> [Explore the material]:
1. Decide whether each statement below agrees with the appeal judgment. For each, answer yes or no and quote the words of the judgment that settle it.
(a) The party who complained had a lawyer acting for him.
(b) The appeal turns on a question of fact.
(c) The Employment Judge was found not entitled to hold as she did.
2. Carry the appeal judgment on from the point where it stops.

> [Reading text]:
═══

STORES LTD RESPONDENT
Transcript of Proceedings
JUDGMENT
SUMMARY
RACE DISCRIMINATION – Continuing act
PRACTICE AND PROCEDURE – Preliminary issues
A self-represented party complained that an Employment Judge had
not addressed his claim that within 3 months prior to his lodging proceedings
he had agreed compensation (or had an offer of compensation) which was
revoked/withdrawn/broken by the employer, and that this was an act of
discrimination against him. The EJ should thus not have ruled his earlier
complaints out of time, since this was the last in a series of linked events.
Since none of the hearing had (it appeared) concerned the
allegation that the Respondent had welched on or had withdrawn an agreement,
the EJ was held entitled to hold as she did.
THE HONOURABLE MR JUSTICE
LANGSTAFF (PRESIDENT)
Introduction
1.
The sole issue in this appeal is one of fact. It is whether the
Tribunal was entitled to come to the conclusion that a claim brought by the
Claimant was out of time. That meant the Tribunal had to identify the date or
the latest date upon which the acts complained about by the complainant as
constituting discrimination against him had been committed. That in turn led
to a need to identify what it was that the Claimant was complaining about.
Because the jurisdiction of this Tribunal arises only if an error of law can be
demonstrated, the error of law has to be judged by what the Employment Tribunal
was entitled to make of the allegations upon the basis of the material before
it and the representations made to it.
Background
2.

═══

> [Data shown]:

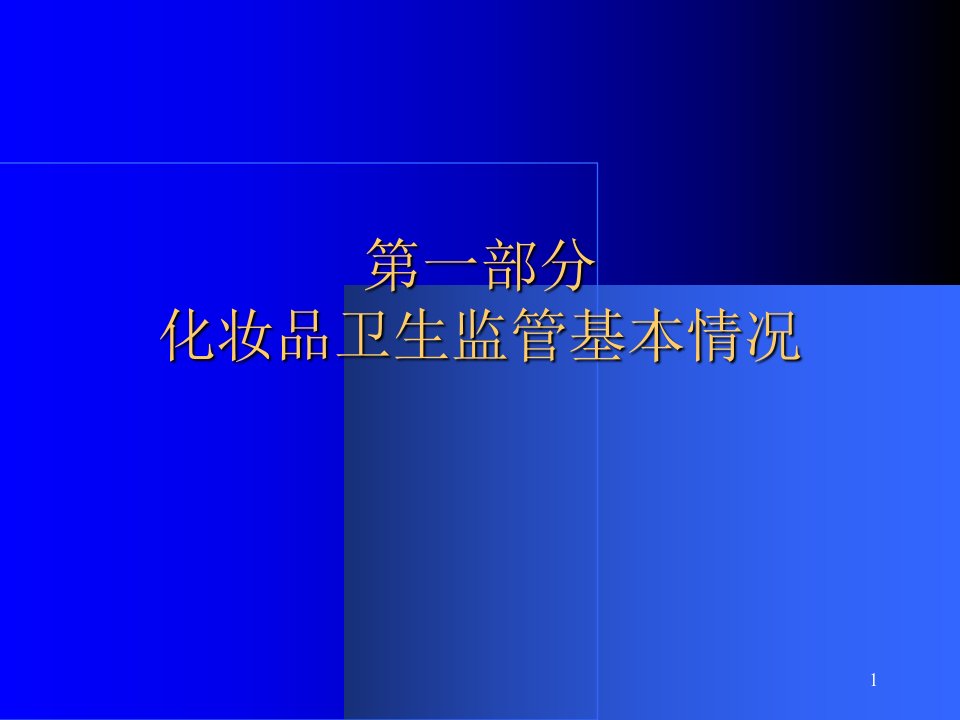 我国化妆品卫生监管及2005年专项背景情况介绍张玲萍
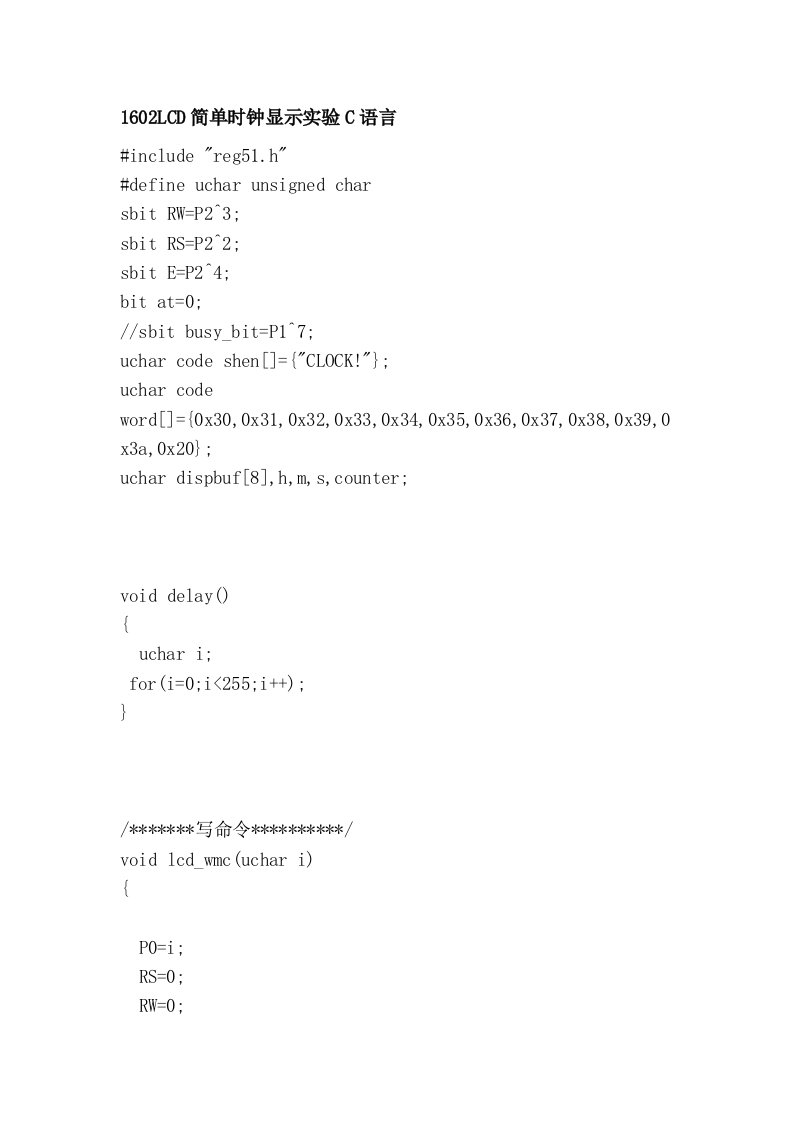 1602LCD简单时钟显示实验C语言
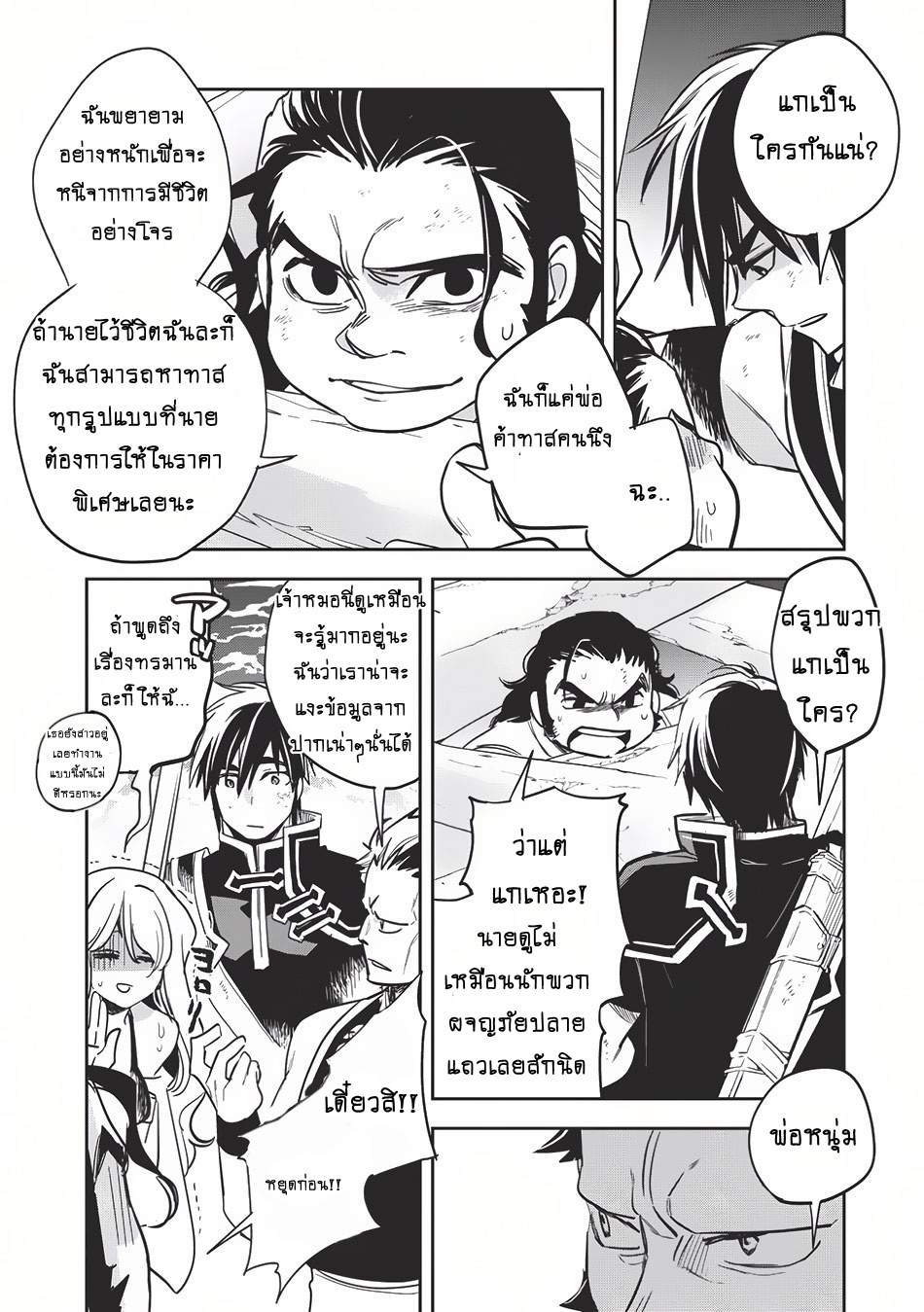 Wortenia Senki page 31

═══

> [Answers to the tasks]:
1.
(a) No: "A self-represented party complained that an Employment Judge had not addressed his claim"
(b) Yes: "The sole issue in this appeal is one of fact."
(c) No: "the EJ was held entitled to hold as she did."

2.
The circumstances giving rise to this appeal are these. The Claimant
was a forklift truck driver for Tesco. He complained over the years about
conduct toward him by a fellow employee. In June 2009 he lodged a
grievance against a different fellow worker. His grievance had been resolved
by the employer applying procedures towards that other, and not, he averred, by
applying those procedures to him. The claim that he brought, which is the
subject of this appeal, was one which was numbered 1201994/10, being a claim
that was made in an originating application that was received on
29 October 2010. The Tribunal concluded that the complaints made in
the claim were all in respect of actions that had taken place on or before
4 June 2010, and therefore the complaint was out of time. The case
before me is that the Tribunal should instead have adopted the date of
17 August 2010. The Claimant says that he had and made a complaint
about events on that day; accordingly, that complaint was within time, and his
claim should have been heard.
3.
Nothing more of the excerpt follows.